[Opening Source information section]

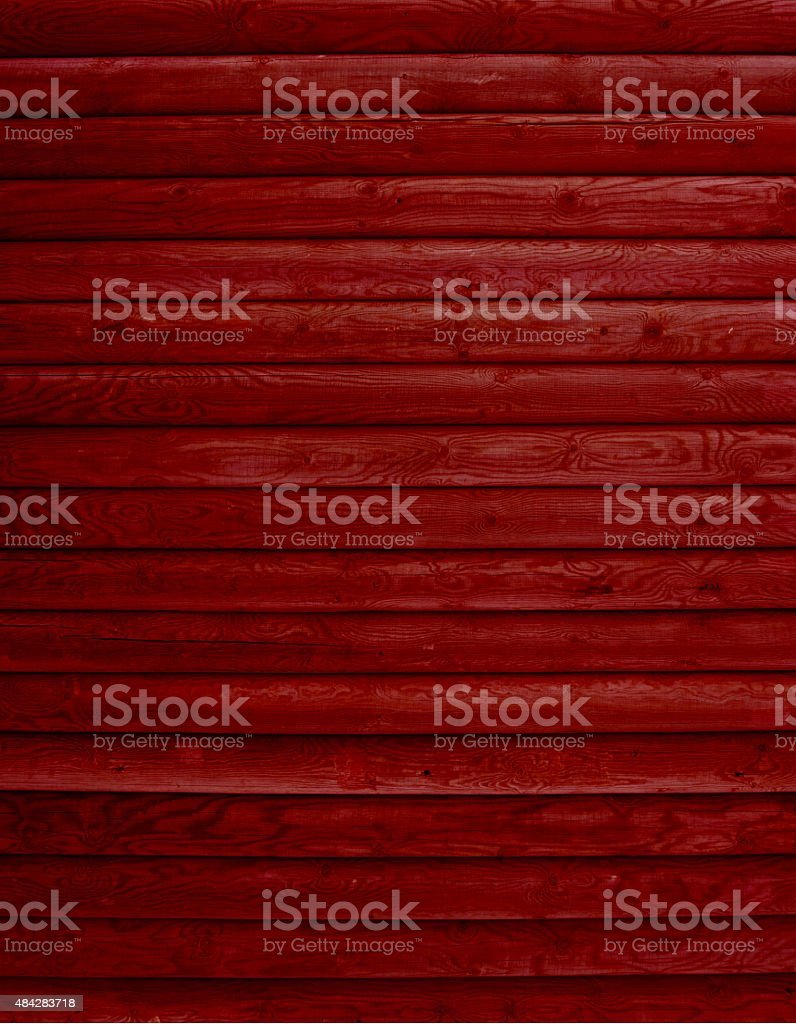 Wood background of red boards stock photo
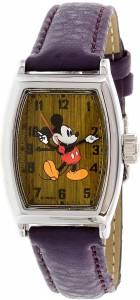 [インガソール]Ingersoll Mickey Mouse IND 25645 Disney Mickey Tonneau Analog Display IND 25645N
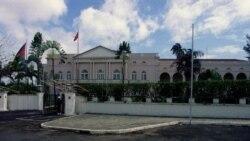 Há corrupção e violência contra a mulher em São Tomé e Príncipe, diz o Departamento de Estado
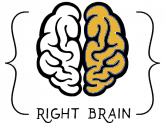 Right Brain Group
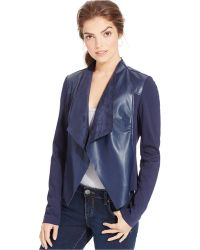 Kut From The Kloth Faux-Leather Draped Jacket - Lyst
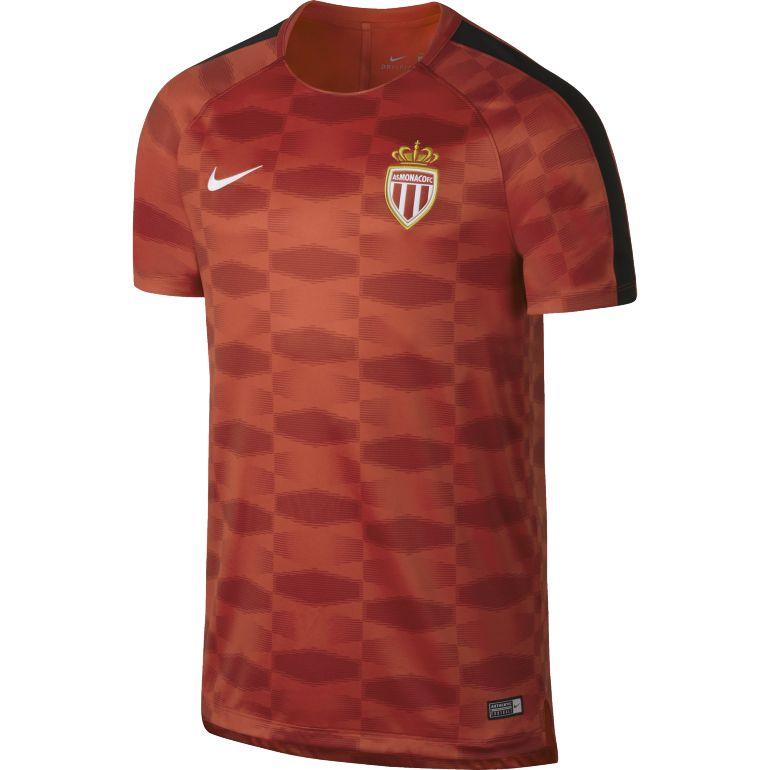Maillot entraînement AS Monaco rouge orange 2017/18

[Closing Source information section]

• _What you have to do_
Please reproduce the lines exactly from the one containing "Há corrupção e" through the last line of the data above, and keep the pictures out.

• _Reply to the exercise_
 Há corrupção e violência contra a mulher em São Tomé e Príncipe, diz o Departamento de Estado
 Right Brain Group
 Kut From The Kloth Faux-Leather Draped Jacket - Lyst
Maillot entraînement AS Monaco rouge orange 2017/18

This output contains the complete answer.